**Exercise brief:** Only the lines of the data below from the one with "Dreams Punta Cana" through the one with "USA12713AWRF United States, Louisiana, New" are wanted. Repeat them exactly.

**Provided information:**
★ ★ ★ ★ ★ ★ ★

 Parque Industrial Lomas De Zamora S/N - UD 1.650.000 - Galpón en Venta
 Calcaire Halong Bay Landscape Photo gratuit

★ ★ ★ ★ ★ ★ ★

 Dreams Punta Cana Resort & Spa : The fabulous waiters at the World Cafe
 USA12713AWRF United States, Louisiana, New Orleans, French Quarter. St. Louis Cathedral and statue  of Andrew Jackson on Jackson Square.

★ ★ ★ ★ ★ ★ ★

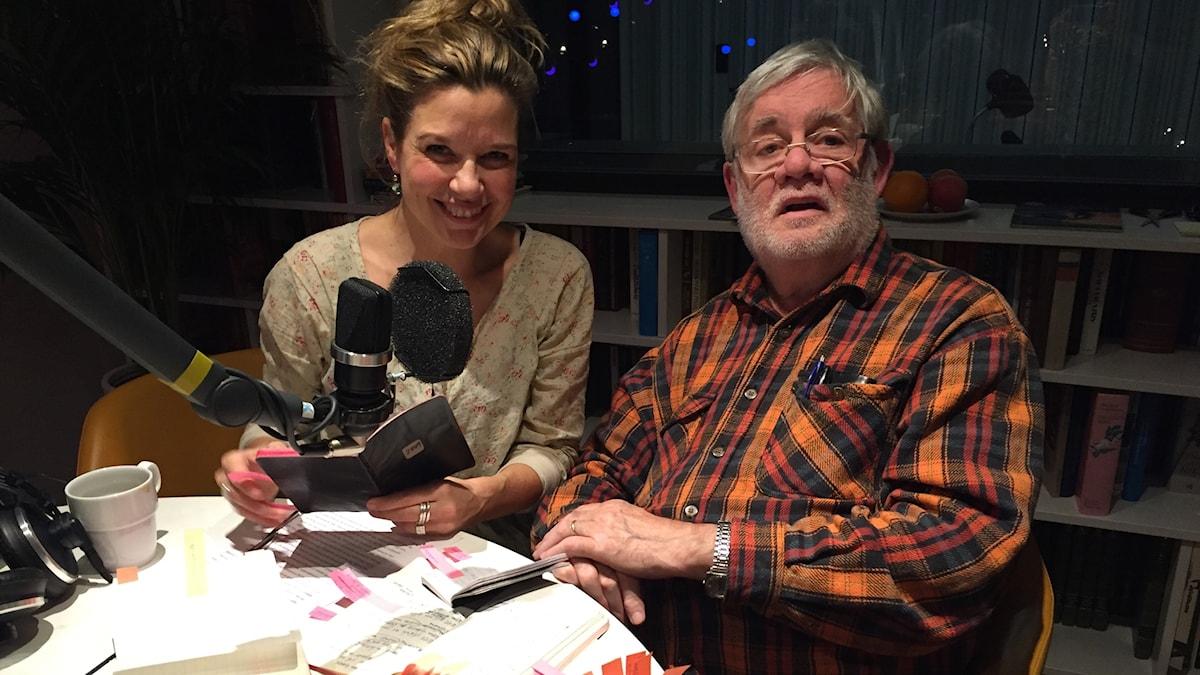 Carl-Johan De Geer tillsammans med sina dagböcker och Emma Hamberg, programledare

★ ★ ★ ★ ★ ★ ★

**Exercise solution:**
 Dreams Punta Cana Resort & Spa : The fabulous waiters at the World Cafe
 USA12713AWRF United States, Louisiana, New Orleans, French Quarter. St. Louis Cathedral and statue  of Andrew Jackson on Jackson Square.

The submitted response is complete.